Monsignor Gervasi, who headed the clergy at the monetary, was baffled by Blain’s ability to be alive after seeing his initial condition, but he did not believe him to be a demon. He ordered the priests to care for Blaine and nurse him back to health. During the weeks of the recovery, Gervasi prayed numerous times as to the origins of this mysterious man who had been brought to him. Not one word from God was given to him.
He was a good man who had heard the calling to serve others since childhood. He knew of the corruption in the church and wanted to serve God and not the church, which he believed had been the choice of many of his brethren. He always chose to work as far from Rome and Vatican politics as he possibly could, even volunteering to serve in locations that were not very hospitable. He deeply felt there was certainly something different about Blaine. This strangeness he felt though did not frighten him as it did the other priests.

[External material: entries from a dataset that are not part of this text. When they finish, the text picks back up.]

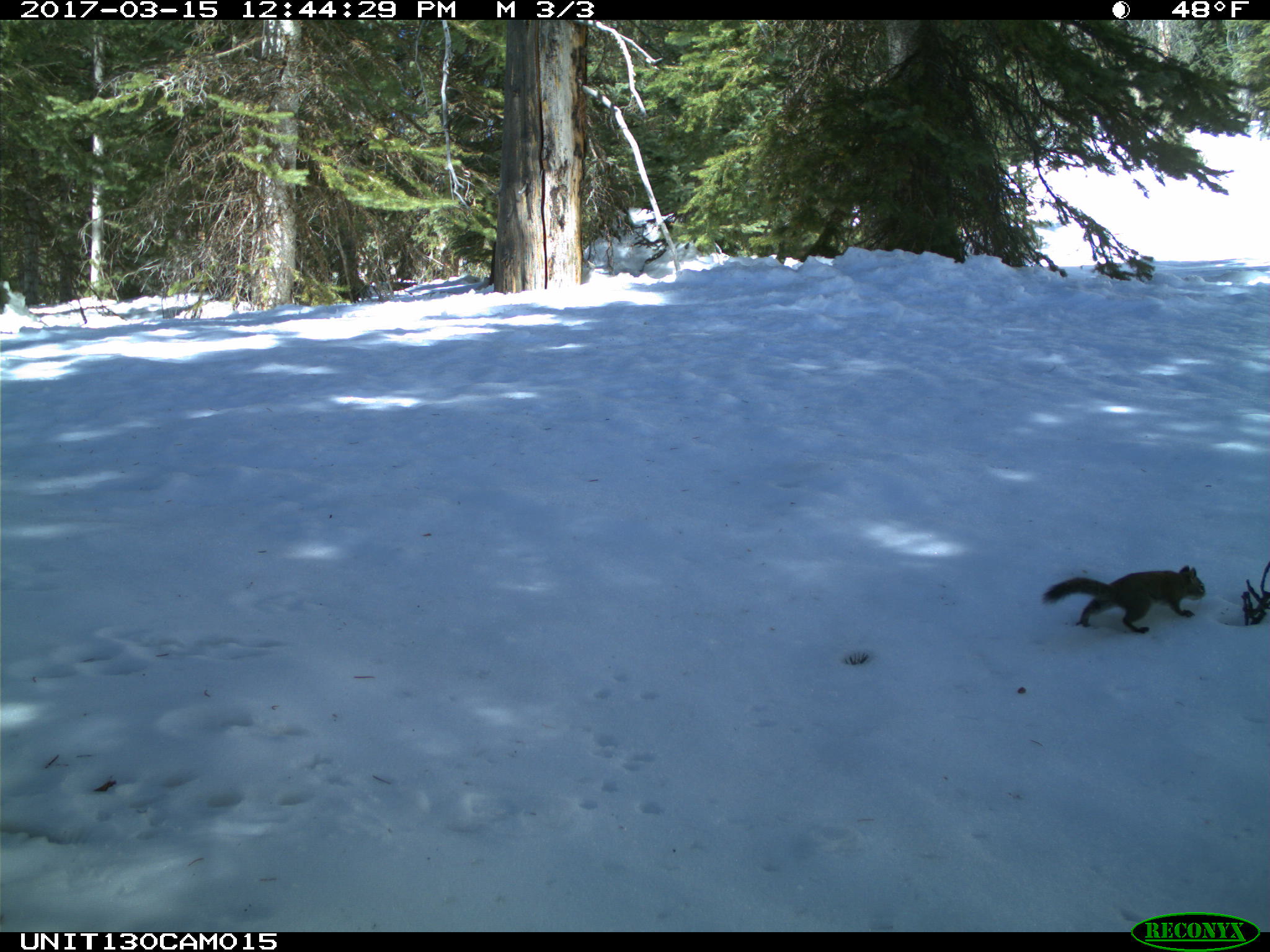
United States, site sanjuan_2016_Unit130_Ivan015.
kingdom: Animalia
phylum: Chordata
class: Mammalia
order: Rodentia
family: Sciuridae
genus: Tamiasciurus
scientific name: Tamiasciurus hudsonicus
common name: american red squirrel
Tamiasciurus hudsonicus (american red squirrel).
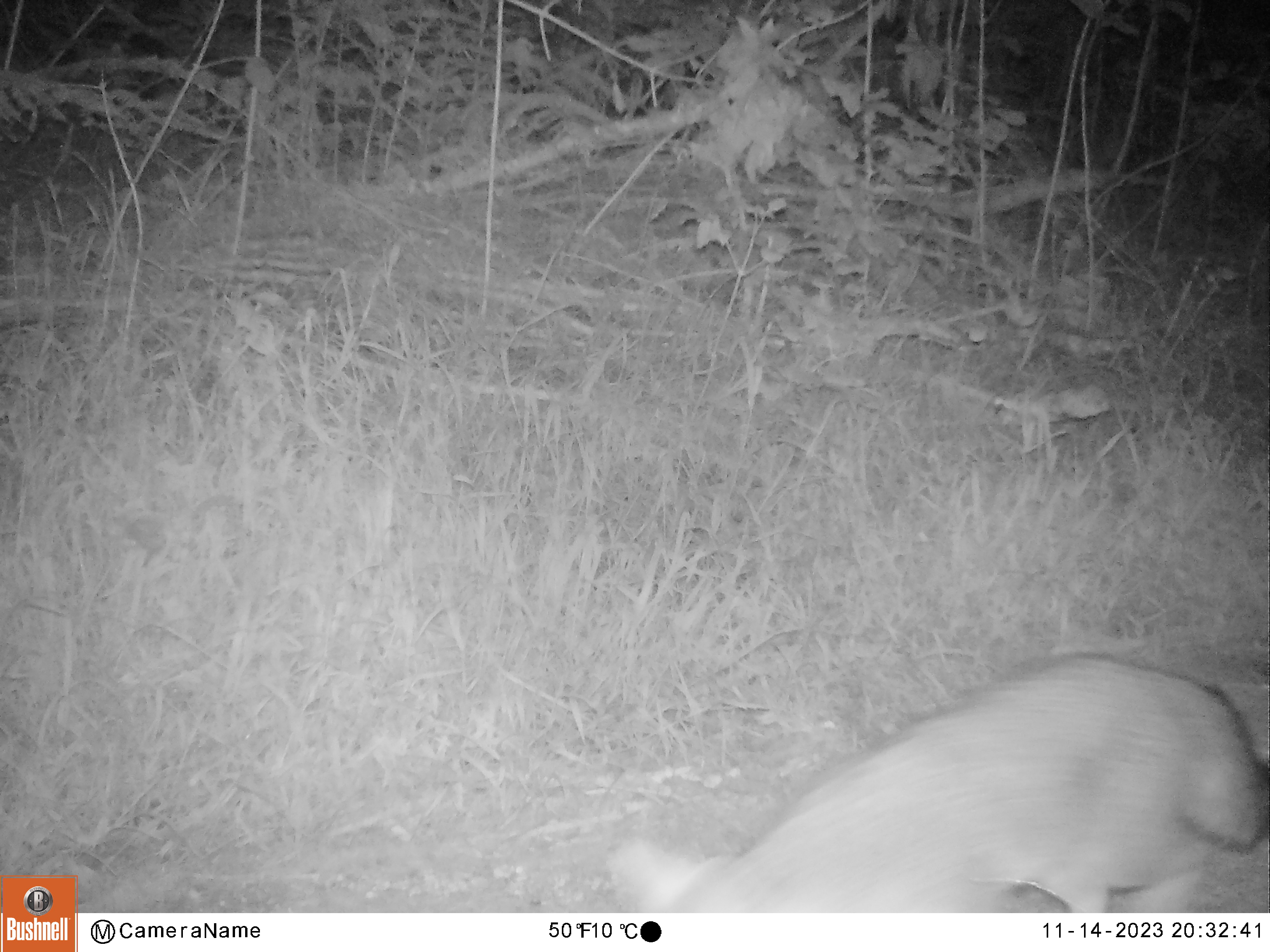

Once Blaine began to regain his strength and a normal appearance, Gervasi visited him frequently in hopes of learning who he was. It was to no avail for weeks. Blaine, just as God, didn’t utter a single word. He walked, ate, slept and read, but remained quiet and would not leave. it seemed. It seemed to Gervasi that this man had no where to go both literally and spiritually. He did not push Blaine though and simply allowed him to remain at the monastery. Doing so even against the wishes of the other priests.
This was not a silent monastery and Blaine could hear the whispers of the priests about how they believed he was evil. The truth is that he was evil. The greater truth was that he longer wanted to be. This revelation would eventually lead him to Gervasi’s chambers and a confession that would change the lives of both men in a way that allowed neither to ever return to what they had both known for most of their lives. The truth not only sets us free, it also imprisons us outside the world we once knew.